Der ganze New
York Scheiß......
Die US-amerikanische
Band "The Wrens"
Sympathisch
unverkrampft, frech und mit unglaublicher Spielfreude gingen die
US-amerikanischen "Wrens" bei ihrem ersten Livebesuch
in Deutschland zu Werke. Zum Beispiel im Konstanzer Kulturladen.
In ihrer Heimat und in England gab`s schon massenweise guter Konzert-
und Plattenreviews - hierzulande sind die Wrens noch unbeschriebene
Blätter. LEESON sprach mit den Vieren aus New Jersey nach ihrem
Konstanzer Auftritt.
Von
Thomas Bohnet
Als "Band
wie die Pixies" wurden die Wrens von ihrem deutschen Promoter
angekündigt, der kurzerhand, die drei, vier Songs, die nach den
alten Helden klingen, auf ein Demotape packt und in die Welt hinausschickt.
Trotz eindeutiger Querverweise, besonders deutlich bei den Songs
"Napiers" und "Leatherside" herauszuhören, haben
die Vier aus New Jersey allerdings mehr zu bieten als bloß Pixieeskes.

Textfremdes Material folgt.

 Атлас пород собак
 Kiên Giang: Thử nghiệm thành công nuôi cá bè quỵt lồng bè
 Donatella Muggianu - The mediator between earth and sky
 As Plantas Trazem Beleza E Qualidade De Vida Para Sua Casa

Nachzuhören auf ihrem ersten Album "Silver" und eindrucksvoll
demonstriert beim Konzert. Spannend ist das Zusammenspiel von schräg
getrimmten Gitarren und mehrstimmigem harmonischem Gesang. Die Pixies
lassen genauso grüßen wie die Squeeze, wenn die noch jemand kennt.
Den Sixties-Beat hat man wohl genauso aufgesogen wie den Punk in
all seinen Ausformungen. Dabei scheinen sich die Brüder Greg und
Kevin Whelan an Gitarre und Baß, Drummer Jerry MacDonald und der
zweite Gitarrist Charles Bissell nicht auf einen eindeutigen Stil
festlegen zu wollen. Während des Konzertes driftet man von einem
Extrem ins Andere. Popsongs mit kratzenden Gitarren stehen kleinen
Punkhymnen gegenüber. Zwischendurch wird einfach mal ein Titel angespielt
und dann plötzlich beendet oder man driftet in experimentellere
Gefilde ab. Das Bühnenverhalten der Vier ist mehr als sympathisch.

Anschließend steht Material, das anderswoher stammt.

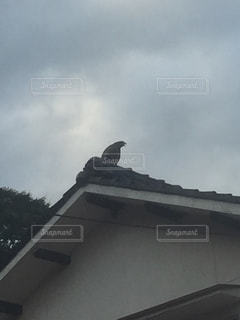 建物の屋根の写真・画像素材[801143]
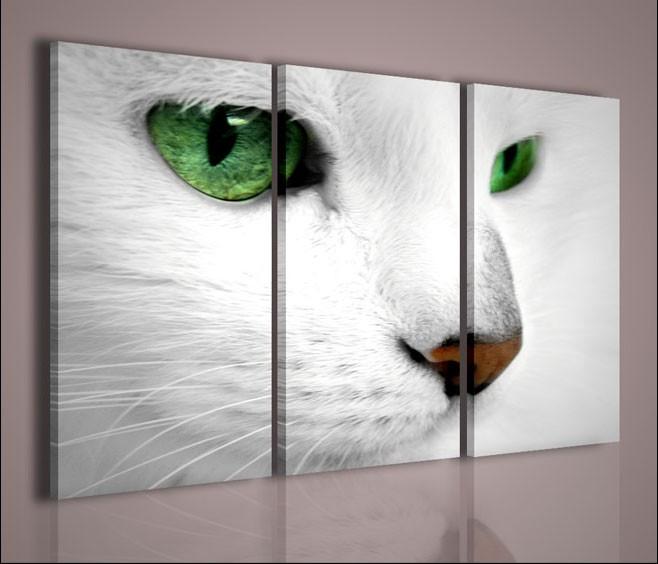 Quadri moderni quadri animali cats artcanvas2011 for Quadri da arredamento moderno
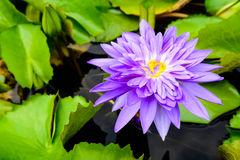 PURPLE WATERLILY Stock Photography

Ziemlich lässig und erfrischend frech spielen sie ihren Set und
halten die Spannung aufrecht. Auch wenn ich nicht der Meinung des
Kollegen mrg bin, der die Wrens-Platte sogar in seinen letzten Redaktionscharts
hatte: Live sind die Jungs dagegen eine echte Entdeckung.
Wie kommt man
dazu, einen solchen Mix der Stile und musikalischen Querverweise
zu spielen? - "Wir hören alle so viele verschiedene Musik",
meint Kevin, "wobei wir sowieso Bands nicht mögen, die nur
einen Stil draufhaben. Das ist, als ob Du nur eine Emotion zur Verfügung
hättest. Dabei soll auch die Musik alles ausdrücken: Happy, angry,
sad - das ganze Gefühlsspektrum". Man sei eben schnell gelangweilt,
pflichtet ihm Gitarrist Charles bei. Also wechselt man die Stile
durch. Immerhin einigen sich die Vier im Interview auf eine Lieblingsband:
die Beatles. "Nimm deren weißes Album und du hast die ganze
Bandbreite von Rockmusik, vom krachenden Gitarrenlärm bis zum feinen
Popsong", meint Kevin.
Angefangen haben
die "Wrens" vor fünf Jahren als lokale New Jersey-Rockband,
die Coverversionen spielt. Was für Cover? "Alles mögliche,
von den Beatles, Pixies, Squeeze, Smiths, Kinks", erzählt Gitarrist
Greg. "Aber das wollte niemand hören, die wollten bloß Bon
Jovi, Metallica und solches Zeug", ergänzt Charles. Nach einer
Zeit habe man gemerkt: "Cover versions sucks!" Also stieg
man auf eigene Stücke um und ist nach New York gezogen. Etwas außerhalb
der City leben die Vier zusammen in einem Haus, in dem sie auch
ein eigenes kleines Studio unterhalten. Das eigene Studio sei zum
einen billiger, außerdem bekomme man das Ergebnis, das man wolle.
"Nach dem Umzug machten wir erstmal den ganzen New-York- Scheiß
mit", erzählt Charles. Tapes aufnehmen, in kleinen, schrecklichen
Clubs spielen, etc. "Das ist nicht so wie hier", sagt
Greg, "wo die Leute zu den Gigs kommen, weil sie die Musik
lieben (wirklich?, d.V.). Du wirst dort viel schlechter behandelt.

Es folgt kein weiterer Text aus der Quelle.